Of course one of the cheapest ways to travel through Iceland on a budget as with an Iceland campervan rental. I always recommend to people this as the best way to see Iceland on a budget. In fact, the rental price per day of an Iceland camper is usually lower than the daily rate of a “cheap” hotel. The hotel cost doesn’t even include renting a vehicle, so combining accommodation and transport will save you tons of money.
There's a reason why campervan rental in Iceland is so popular, regardless of the time of year. Both Icelanders and people wondering how to do Iceland on a budget clearly see the benefits of renting an Iceland campervan.
Your Iceland 1 week budget will be significantly reduced if you decide to opt for a camper. You’ll have more money to splurge on cool outdoor activities like a Vatnajökull glacier hike or an Eyjafjallajökull helicopter ride. You can even go to a nice restaurant one night while you’re Reykjavik, or try some rare Icelandic delicacies while dining.
In addition, the country is well-equipped to deal with the demand of people wanting to go camping in Iceland. There is massive infrastructure of sprawling campgrounds and numerous campsites.

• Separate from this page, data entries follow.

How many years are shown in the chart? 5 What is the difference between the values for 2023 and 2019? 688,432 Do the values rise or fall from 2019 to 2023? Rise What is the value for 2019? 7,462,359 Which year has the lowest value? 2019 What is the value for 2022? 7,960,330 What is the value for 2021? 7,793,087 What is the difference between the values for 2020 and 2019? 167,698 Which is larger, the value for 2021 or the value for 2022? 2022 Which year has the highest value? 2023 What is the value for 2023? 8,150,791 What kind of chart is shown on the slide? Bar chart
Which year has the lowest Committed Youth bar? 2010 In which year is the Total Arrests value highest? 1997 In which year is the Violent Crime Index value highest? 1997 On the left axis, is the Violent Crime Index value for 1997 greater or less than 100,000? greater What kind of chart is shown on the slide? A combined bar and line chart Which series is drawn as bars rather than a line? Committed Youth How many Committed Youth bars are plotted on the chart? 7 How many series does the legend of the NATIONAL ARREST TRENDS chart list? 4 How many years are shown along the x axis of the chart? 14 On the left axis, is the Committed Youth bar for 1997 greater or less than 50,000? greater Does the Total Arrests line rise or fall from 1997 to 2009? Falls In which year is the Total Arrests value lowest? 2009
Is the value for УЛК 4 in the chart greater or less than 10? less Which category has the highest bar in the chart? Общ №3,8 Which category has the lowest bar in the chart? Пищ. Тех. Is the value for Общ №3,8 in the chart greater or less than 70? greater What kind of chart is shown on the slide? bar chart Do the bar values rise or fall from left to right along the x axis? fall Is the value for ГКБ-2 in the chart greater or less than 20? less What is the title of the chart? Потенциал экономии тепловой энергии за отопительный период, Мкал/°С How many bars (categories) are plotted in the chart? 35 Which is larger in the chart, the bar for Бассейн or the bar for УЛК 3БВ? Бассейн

The Ring Road also makes Iceland the perfect place to take a road trip.
You also save a huge amount of money with a camper because you have the ability to cook your own meals. Make eggs, coffee and toast for breakfast in your kitchenette for a fraction of the cost of getting it elsewhere. Your campervan usually comes with a small cooler where you can store perishable items like Skyr, butter, milk, and more. Set out a gourmet spread and enjoy the beautiful view from the back of your camper.
If you’re thinking of taking an Iceland budget trip, it’s not an impossible dream. I know travelers who have come here with as little as $50-75 as their Iceland daily budget. You just need to know how to travel Iceland on a budget, and hopefully some of our tips have helped with that. Your Iceland road trip budget doesn’t need to break the bank, you just have to be smart and plan ahead.